--- START OF DOCUMENT EXCERPT ---
Robert Wardell's achievements – [media]as founder of Australia's first independent newspaper, his career as a prominent Sydney lawyer, and his death at the hands of convicts – have been much written about, [1] but what has been less well covered is his personal life.

Wardell was born on 11 May 1793 at Healaugh in Yorkshire, England. In 1824 he sailed with his mother and niece for Sydney. Before undertaking the long sea journey, Robert made a will in which his mother was named as sole beneficiary. His niece, Jane Fisher, later married Alfred Potter and the couple went home to England.

Founder of Australia's first independent newspaper

[media]On board Wardell's ship to Sydney was William Charles Wentworth, with whom Wardell had been acquainted since 1819. In 1824, while working as editor of the London evening newspaper, The Statesman, Wardell recruited Wentworth to come to Sydney to start The Australian, Sydney's first independent newspaper, and a legal practice.
--- END OF DOCUMENT EXCERPT ---
--- START OF SUPPLIED RECORDS ---
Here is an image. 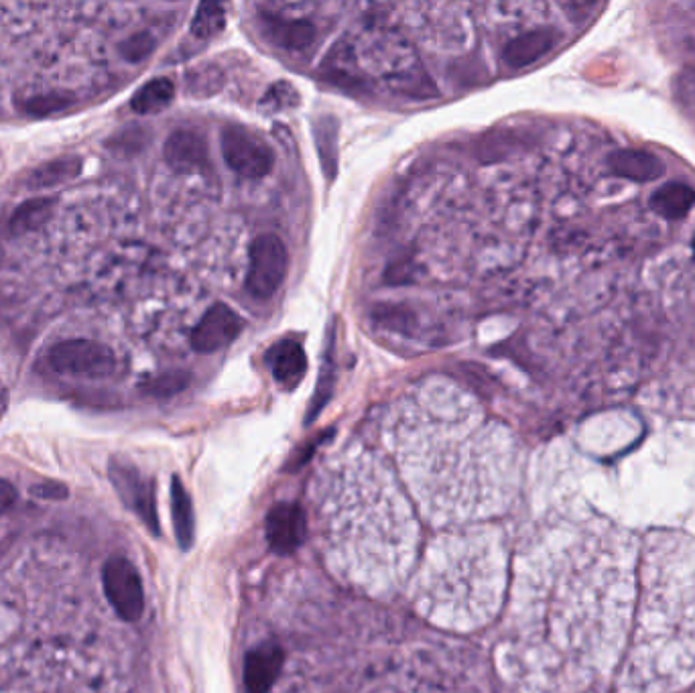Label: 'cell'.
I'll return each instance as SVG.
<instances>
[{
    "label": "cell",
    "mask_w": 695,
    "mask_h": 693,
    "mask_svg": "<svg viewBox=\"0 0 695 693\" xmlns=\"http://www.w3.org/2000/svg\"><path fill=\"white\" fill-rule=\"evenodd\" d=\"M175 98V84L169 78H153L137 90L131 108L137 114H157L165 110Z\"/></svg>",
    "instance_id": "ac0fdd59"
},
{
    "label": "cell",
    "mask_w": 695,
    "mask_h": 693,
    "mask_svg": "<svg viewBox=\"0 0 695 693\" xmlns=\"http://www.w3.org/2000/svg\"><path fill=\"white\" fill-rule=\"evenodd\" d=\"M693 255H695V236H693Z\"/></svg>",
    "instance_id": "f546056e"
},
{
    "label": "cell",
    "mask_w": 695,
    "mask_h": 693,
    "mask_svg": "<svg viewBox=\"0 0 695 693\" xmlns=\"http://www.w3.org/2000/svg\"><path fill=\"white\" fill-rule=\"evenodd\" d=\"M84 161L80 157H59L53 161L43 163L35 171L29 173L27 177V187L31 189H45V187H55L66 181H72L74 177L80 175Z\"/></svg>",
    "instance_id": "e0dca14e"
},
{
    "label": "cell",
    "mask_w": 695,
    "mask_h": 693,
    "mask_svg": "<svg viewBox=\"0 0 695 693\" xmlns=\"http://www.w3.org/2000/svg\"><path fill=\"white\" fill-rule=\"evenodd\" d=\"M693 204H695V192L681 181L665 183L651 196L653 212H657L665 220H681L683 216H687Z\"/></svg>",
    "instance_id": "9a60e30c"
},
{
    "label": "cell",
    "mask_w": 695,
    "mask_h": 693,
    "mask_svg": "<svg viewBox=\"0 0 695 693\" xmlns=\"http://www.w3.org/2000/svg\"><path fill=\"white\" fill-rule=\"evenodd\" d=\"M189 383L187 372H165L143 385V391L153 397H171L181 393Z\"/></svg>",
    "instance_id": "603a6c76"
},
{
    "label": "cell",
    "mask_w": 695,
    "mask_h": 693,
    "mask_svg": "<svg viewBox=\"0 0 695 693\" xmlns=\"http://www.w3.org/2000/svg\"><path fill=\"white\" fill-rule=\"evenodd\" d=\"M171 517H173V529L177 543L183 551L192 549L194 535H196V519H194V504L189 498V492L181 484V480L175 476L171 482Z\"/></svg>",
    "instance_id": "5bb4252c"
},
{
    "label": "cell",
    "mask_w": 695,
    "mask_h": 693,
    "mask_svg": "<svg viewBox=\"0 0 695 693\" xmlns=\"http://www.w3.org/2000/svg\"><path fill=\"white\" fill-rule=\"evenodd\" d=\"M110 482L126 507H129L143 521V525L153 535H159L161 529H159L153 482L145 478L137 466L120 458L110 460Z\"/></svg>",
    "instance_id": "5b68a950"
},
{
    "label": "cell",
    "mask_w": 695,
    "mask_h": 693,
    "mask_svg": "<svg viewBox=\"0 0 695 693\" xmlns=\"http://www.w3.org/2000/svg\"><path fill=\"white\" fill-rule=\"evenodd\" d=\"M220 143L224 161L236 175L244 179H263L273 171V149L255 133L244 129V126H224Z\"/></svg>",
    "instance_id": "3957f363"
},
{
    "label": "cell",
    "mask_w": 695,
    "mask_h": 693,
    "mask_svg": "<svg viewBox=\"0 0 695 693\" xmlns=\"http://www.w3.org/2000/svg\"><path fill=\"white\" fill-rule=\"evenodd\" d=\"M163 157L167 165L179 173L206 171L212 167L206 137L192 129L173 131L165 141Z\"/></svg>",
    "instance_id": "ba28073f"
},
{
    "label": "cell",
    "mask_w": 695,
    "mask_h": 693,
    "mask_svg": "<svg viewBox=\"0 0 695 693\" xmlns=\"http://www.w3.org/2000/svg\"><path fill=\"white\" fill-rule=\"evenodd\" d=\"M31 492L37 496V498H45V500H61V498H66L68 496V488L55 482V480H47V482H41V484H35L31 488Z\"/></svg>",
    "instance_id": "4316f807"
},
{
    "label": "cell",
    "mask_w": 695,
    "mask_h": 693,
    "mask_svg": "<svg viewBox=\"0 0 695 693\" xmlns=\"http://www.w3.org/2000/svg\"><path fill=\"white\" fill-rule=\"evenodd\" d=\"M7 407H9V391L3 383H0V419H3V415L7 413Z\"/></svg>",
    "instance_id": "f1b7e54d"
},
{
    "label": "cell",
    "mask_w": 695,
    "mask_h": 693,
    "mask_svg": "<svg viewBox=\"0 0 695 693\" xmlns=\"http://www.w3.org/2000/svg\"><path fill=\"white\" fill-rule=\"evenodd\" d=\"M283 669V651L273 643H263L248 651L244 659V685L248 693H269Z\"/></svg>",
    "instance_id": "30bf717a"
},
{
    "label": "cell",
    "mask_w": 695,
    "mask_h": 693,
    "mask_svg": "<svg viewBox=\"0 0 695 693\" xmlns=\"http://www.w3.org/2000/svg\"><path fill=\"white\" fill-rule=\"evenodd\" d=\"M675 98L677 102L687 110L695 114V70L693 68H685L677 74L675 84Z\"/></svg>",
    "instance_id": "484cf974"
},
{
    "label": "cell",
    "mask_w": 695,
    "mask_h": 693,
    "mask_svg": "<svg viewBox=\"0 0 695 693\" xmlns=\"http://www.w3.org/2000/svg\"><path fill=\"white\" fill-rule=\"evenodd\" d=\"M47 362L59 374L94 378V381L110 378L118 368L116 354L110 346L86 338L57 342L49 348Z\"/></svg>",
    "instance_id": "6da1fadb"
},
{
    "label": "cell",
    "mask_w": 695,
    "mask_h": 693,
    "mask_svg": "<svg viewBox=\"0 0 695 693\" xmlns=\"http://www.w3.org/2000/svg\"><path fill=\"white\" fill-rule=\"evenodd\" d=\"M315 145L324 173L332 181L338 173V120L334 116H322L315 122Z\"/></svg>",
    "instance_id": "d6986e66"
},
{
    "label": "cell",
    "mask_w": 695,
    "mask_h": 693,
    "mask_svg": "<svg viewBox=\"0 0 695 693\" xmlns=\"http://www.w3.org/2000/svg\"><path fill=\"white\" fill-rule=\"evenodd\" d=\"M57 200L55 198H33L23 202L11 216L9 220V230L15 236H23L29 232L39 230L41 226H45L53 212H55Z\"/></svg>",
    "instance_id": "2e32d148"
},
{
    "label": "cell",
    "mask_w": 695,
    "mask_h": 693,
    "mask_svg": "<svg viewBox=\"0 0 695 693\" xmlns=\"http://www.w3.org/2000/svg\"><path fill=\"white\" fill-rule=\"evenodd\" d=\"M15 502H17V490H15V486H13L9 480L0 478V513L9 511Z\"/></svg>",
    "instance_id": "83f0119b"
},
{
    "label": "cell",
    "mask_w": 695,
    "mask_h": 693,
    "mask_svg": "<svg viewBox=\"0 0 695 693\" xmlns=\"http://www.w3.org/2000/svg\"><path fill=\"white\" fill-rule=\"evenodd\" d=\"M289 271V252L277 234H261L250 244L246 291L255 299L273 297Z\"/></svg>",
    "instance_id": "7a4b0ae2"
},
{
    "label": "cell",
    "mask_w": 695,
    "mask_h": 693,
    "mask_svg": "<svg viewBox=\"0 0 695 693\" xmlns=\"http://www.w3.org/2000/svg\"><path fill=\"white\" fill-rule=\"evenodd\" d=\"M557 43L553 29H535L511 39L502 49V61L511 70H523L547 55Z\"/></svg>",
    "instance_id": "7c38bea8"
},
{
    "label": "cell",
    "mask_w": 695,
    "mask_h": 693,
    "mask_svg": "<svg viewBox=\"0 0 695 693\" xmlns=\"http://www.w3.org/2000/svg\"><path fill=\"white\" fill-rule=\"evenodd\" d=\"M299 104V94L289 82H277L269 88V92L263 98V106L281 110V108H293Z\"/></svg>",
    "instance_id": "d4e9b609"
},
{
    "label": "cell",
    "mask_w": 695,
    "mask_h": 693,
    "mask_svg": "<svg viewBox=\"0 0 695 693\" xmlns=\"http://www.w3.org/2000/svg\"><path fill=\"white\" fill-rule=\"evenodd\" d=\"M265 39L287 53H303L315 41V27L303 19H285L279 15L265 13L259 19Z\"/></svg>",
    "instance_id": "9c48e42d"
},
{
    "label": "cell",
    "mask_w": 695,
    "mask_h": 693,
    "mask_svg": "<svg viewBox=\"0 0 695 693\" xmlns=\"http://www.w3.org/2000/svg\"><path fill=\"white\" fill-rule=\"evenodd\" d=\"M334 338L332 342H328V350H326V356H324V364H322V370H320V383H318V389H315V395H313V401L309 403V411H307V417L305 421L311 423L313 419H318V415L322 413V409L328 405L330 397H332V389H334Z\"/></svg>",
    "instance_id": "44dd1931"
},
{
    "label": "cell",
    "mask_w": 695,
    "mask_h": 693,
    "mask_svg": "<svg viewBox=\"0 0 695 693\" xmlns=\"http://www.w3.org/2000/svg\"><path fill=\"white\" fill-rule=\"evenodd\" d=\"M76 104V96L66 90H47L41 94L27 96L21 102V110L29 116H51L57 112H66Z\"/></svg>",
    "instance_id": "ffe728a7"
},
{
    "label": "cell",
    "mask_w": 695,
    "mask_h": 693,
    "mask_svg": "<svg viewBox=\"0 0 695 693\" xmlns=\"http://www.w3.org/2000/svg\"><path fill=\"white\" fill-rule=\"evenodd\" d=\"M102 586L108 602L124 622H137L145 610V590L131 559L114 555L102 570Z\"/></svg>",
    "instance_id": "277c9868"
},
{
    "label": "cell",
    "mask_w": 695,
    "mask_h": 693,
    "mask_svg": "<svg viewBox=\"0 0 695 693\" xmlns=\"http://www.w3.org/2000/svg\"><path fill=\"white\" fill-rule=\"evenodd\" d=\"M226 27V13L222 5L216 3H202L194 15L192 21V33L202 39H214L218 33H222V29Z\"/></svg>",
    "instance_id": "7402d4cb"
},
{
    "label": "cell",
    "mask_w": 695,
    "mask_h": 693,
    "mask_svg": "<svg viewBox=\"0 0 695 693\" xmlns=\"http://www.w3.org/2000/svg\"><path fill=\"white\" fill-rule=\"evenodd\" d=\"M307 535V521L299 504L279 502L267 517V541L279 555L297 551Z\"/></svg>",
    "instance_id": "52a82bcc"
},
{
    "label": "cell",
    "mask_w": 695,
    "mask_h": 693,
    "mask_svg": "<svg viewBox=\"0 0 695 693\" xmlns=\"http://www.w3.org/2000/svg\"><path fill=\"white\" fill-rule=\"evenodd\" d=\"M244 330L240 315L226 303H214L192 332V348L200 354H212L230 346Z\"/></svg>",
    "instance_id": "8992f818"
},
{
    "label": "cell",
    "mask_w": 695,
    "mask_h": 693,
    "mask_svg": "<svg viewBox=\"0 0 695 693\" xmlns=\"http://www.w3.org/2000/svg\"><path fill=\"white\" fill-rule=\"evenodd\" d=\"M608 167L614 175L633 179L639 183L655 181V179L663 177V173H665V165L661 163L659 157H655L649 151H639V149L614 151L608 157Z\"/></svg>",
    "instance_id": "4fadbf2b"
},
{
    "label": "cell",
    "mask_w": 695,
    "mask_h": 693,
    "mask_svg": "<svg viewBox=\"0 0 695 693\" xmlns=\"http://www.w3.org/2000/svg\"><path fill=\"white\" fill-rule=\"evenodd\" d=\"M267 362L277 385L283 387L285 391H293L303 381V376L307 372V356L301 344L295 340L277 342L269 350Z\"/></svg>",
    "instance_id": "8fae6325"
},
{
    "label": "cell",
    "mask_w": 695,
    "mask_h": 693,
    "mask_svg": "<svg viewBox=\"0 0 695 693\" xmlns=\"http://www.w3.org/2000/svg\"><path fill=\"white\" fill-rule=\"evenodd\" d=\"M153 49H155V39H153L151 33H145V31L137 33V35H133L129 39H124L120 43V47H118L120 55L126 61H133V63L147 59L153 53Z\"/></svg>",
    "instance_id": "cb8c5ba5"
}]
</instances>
--- END OF SUPPLIED RECORDS ---
TASK REQUIREMENTS =
- 1) Set down, word for word, the stretch of the Robert Wardell passage from "[media]On board Wardell's" through "a legal practice.".
- 2) According to the Robert Wardell passage, where was Wardell born?
The dataset entries stand apart from the Robert Wardell passage as separate material.

PROBLEM SOLUTIONS =
- 1)
[media]On board Wardell's ship to Sydney was William Charles Wentworth, with whom Wardell had been acquainted since 1819. In 1824, while working as editor of the London evening newspaper, The Statesman, Wardell recruited Wentworth to come to Sydney to start The Australian, Sydney's first independent newspaper, and a legal practice.

- 2) At Healaugh in Yorkshire, England.